- **Do this**: List every line in the records below that contains the word "there".

>> start

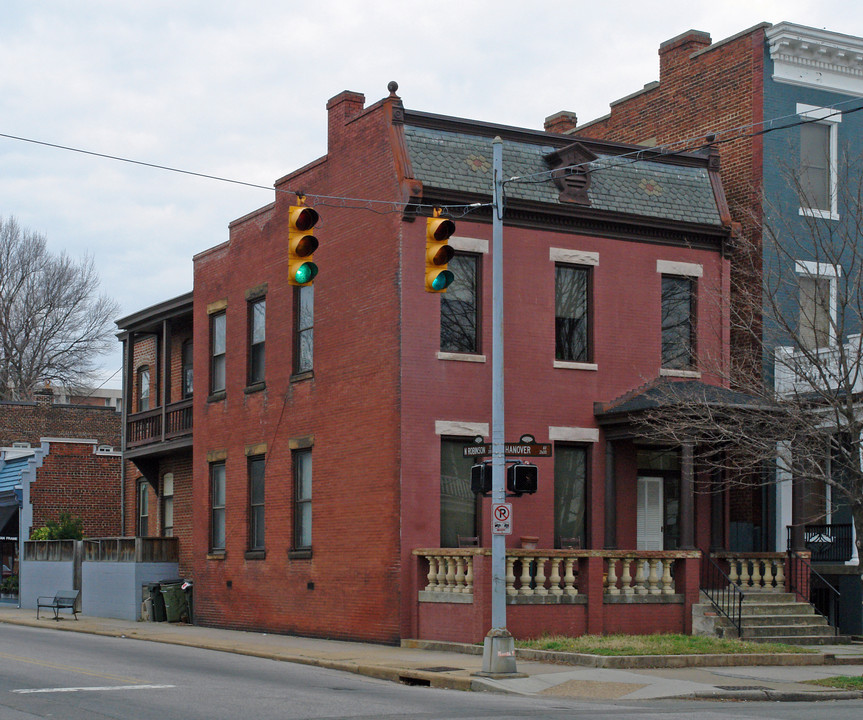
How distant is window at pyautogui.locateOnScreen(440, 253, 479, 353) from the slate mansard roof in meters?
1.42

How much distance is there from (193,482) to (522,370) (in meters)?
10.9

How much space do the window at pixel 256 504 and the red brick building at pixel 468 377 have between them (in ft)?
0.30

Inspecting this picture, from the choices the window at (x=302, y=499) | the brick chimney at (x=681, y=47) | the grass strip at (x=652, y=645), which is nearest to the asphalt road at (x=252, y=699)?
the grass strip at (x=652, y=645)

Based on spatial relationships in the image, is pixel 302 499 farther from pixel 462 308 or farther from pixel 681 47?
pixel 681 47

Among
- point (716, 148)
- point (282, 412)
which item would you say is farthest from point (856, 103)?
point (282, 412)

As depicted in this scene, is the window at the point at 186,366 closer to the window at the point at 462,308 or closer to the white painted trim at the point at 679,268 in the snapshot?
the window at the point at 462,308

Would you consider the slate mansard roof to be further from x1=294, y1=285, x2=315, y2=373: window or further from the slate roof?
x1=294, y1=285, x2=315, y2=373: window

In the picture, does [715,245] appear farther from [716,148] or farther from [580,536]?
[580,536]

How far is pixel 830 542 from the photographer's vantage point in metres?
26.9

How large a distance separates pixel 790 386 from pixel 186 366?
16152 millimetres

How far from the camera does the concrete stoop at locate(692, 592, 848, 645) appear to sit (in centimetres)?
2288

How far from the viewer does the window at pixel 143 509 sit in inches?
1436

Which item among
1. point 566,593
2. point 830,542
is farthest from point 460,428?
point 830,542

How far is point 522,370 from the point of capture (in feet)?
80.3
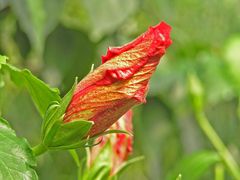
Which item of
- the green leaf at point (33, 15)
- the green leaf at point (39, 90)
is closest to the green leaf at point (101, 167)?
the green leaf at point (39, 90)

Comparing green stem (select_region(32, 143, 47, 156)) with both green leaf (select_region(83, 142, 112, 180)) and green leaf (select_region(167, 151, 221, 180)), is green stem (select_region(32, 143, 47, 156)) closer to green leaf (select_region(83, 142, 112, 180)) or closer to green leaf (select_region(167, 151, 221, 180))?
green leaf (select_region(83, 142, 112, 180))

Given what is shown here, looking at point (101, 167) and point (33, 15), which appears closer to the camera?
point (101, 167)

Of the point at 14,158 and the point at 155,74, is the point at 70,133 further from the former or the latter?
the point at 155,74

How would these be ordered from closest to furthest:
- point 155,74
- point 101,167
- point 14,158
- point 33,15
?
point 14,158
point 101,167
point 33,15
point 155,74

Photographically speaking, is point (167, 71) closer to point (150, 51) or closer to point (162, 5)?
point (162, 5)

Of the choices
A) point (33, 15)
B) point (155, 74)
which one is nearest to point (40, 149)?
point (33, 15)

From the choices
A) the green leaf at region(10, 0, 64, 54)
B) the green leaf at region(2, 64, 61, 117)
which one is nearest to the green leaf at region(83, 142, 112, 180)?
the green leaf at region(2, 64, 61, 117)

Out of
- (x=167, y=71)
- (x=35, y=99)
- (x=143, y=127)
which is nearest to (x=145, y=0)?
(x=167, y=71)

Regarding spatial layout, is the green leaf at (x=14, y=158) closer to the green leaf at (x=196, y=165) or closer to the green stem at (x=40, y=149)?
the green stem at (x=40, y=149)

>> end
>> start

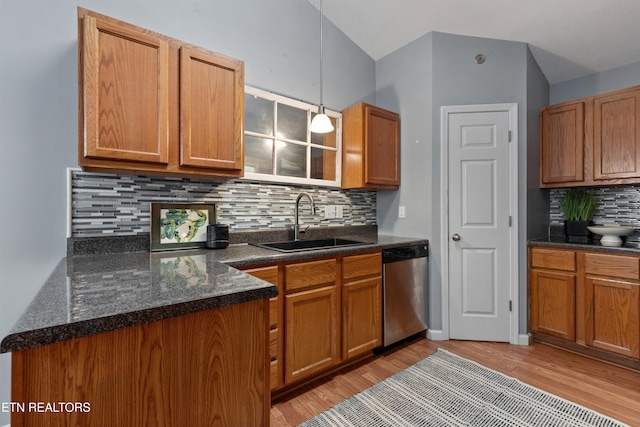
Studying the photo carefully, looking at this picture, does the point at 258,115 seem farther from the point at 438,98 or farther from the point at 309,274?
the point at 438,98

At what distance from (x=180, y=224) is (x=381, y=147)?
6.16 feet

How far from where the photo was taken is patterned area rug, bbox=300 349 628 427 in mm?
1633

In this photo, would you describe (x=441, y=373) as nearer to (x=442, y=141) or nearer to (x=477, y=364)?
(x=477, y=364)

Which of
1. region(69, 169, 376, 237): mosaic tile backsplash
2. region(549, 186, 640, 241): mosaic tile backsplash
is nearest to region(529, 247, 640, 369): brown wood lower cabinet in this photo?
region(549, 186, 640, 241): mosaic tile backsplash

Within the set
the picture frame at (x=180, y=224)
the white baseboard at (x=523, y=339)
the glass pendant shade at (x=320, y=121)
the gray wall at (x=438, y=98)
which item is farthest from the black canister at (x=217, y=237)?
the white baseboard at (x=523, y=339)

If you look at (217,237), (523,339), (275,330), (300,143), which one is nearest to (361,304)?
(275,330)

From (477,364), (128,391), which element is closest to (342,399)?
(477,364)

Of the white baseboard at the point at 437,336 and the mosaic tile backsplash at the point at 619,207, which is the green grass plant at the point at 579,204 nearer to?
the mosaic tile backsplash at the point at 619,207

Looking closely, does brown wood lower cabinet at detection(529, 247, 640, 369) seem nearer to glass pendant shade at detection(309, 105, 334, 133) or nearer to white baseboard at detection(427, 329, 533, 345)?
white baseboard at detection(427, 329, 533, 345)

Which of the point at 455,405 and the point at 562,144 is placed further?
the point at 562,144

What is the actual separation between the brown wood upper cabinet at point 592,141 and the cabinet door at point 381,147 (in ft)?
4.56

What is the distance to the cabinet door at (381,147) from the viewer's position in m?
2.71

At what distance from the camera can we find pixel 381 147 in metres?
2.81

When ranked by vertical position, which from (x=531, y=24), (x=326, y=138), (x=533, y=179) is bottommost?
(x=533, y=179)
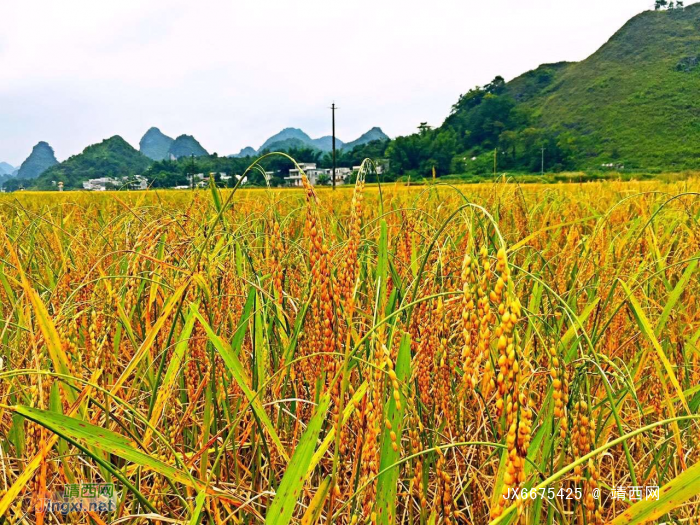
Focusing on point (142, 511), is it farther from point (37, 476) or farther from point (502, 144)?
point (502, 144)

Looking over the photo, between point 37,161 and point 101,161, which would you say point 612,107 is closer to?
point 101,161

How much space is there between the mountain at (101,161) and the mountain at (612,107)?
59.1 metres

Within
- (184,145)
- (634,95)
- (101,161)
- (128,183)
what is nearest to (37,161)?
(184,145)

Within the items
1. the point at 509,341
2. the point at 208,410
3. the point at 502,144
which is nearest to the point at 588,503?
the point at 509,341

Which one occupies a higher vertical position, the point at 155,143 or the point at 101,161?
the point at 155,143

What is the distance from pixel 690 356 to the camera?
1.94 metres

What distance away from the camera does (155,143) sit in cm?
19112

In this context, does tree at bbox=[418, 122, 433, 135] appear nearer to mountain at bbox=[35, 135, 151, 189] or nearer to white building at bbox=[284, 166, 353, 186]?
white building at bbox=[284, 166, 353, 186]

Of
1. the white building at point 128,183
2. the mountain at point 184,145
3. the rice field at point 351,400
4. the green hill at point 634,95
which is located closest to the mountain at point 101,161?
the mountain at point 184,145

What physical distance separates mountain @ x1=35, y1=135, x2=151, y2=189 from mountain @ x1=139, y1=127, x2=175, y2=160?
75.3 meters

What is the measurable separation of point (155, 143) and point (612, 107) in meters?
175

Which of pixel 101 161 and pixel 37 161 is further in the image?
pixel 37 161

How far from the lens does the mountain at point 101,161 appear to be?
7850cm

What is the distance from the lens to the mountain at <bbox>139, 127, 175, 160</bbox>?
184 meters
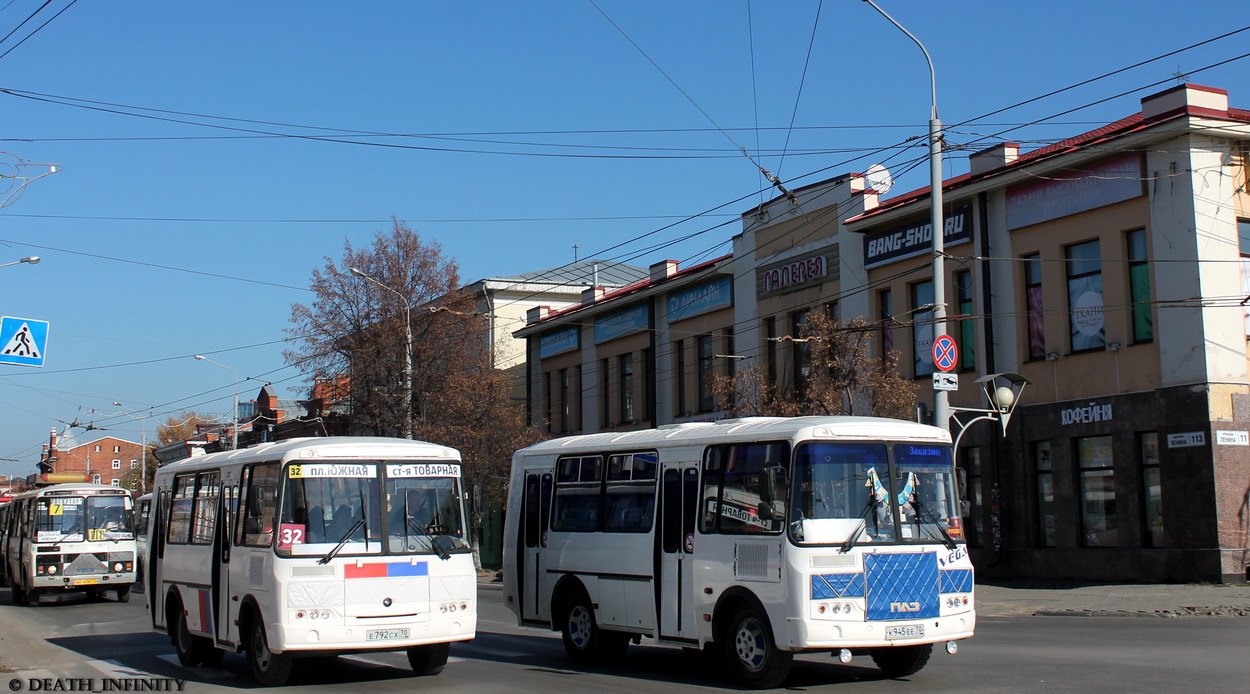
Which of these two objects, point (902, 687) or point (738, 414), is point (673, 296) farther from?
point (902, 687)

>> end

- **Answer for the task**:
How much distance is there from (193,482) to (522,370) (in meters)?
How much space is there between the mountain at (101,161) and the mountain at (612,107)?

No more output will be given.